Pilihan Kedua

Untuk Mas yang tak akan pernah jadi kekasihku.

Pagi tadi, aku membuka inbox handphone-ku dan harus menelan kecewa karena pesanmu tak lagi mampir di ponselku seperti biasanya. Ah, tiba-tiba aku jadi ingat kejadian semalam. Wanita itu-- yang menyebut dirinya sebagai kekasihmu- tiba-tiba saja menghubungiku dan bertanya banyak hal tentang hubungan kita. Jadi, dia ini yang biasa kauceritakan?

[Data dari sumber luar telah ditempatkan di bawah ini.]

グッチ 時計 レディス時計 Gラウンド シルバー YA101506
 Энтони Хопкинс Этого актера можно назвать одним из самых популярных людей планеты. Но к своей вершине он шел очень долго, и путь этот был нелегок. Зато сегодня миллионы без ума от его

Tadi malam, pesannya mampir di direct message akun Twitter-ku. Dia mengenalkan dirinya dan menyebut diri sebagai kekasihmu. Saat membaca pesannya, aku bisa lihat ketersiratan cemburu yang tak sengaja ia paparkan dalam ceritanya. Dia bilang bahwa akhir-akhir ini kalian jarang bertemu, dan kamu tak lagi seperhatian dulu. Ketika bertemu pun, kamu tak pernah tepat waktu. Kamu mulai sering berbohong dan tak lagi seperti dulu.

Seperti katamu, Mas, aku tidak menceritakan pada gadis itu apa yang terjadi sebenarnya. Aku tak bercerita bahwa kamu sibuk dengan graffiti-mu sampai mengabaikannya. Aku tak bilang bahwa kamu terlalu asik main game sampai larut malam hingga bangunmu kesiangan. Aku juga tak mengatakan padanya bahwa kedekatan kita tak lagi wajar seperti dulu. Aku bilang seadanya, kamu sibuk sekolah dan ponselmu mengalami masalah jadi tak sering memberi kabar. Kamu tak perlu khawatir, aku tak bilang padanya bahwa akhir-akhir ini malah kamu lebih sering menemuiku daripada menemuinya.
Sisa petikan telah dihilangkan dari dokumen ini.